Alma Belasco had been an active, energetic woman who was as intolerant of her own failings as of those of others, but as she grew older she was softening, and had more patience with her fellows and with herself. “If nothing hurts, that means I woke up dead,” she would tell herself as she opened her eyes and had to stretch her muscles to ward off cramps. Her body was starting to become frail: she needed to find ways to avoid stairs or to guess the meaning of a sentence she hadn’t truly heard. Everything cost her more effort and time, and there were things she simply could no longer do, such as driving at night, putting gas in the car, opening a bottle of water, carrying bags of food. That was why she needed Irina. By contrast, her mind was sharp; she could remember the present just as well as the past, provided that she didn’t fall into the temptation of jumbling things up; neither her memory nor her reasoning failed her. She could still draw and had the same intuition for color; she went to the workshop but did not paint much because it tired her; she preferred to delegate this to Kirsten and the assistants. She never mentioned her limitations, confronting them without fuss, but Irina was aware of them. Alma detested old people’s obsession with their ailments, their aches and pains, a subject of no possible interest to others, not even doctors.

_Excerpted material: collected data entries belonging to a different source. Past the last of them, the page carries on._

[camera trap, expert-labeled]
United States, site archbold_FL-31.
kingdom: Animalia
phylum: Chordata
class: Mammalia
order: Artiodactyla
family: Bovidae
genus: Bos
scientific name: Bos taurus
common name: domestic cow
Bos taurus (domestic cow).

“There’s a widespread belief no one dares mention in public that we old people are redundant, we take up space and use resources that productive people need,” she used to say.
She did not recognize many of the people in the photographs, fleeting faces from the past who could be done without. In others, the ones Irina stuck in the albums, she could appreciate the stages of her life, the passing years with their birthdays, parties, holidays, graduations, and weddings. These were happy moments, as nobody took pictures of the unhappy ones. She herself hardly featured in them, but by early autumn Irina was better able to appreciate the woman Alma had once been. Nathaniel’s photographic portraits of her, part of the Belasco Foundation’s legacy, were discovered by San Francisco’s small artistic world, and a newspaper dubbed Alma the best-photographed woman in the city.
At Christmas the previous year, an Italian publisher had brought out a selection of Nathaniel’s photographs in a luxury edition. A few months later an astute American agent organized one exhibition in New York and another in the most prestigious gallery on San Francisco’s Geary Street. Alma refused to take part in these projects or to speak to the press. She said she preferred to be seen as the model of those years and not as the old lady of today, but confessed to Irina that this was out of not vanity but caution. She didn’t have the strength to reexamine that period in her past; she was afraid of what the camera might reveal that was invisible to the naked eye. Yet Seth’s insistence finally overcame her resistance. Her grandson had visited the gallery several times and been impressed. There was no way he was going to let Alma miss the exhibition: to him it seemed like an insult to Nathaniel’s memory.
“Do it for Grandfather, who’ll be turning in his grave if you don’t go. I’ll come to fetch you tomorrow. Tell Irina to come with us. The pair of you will be surprised.”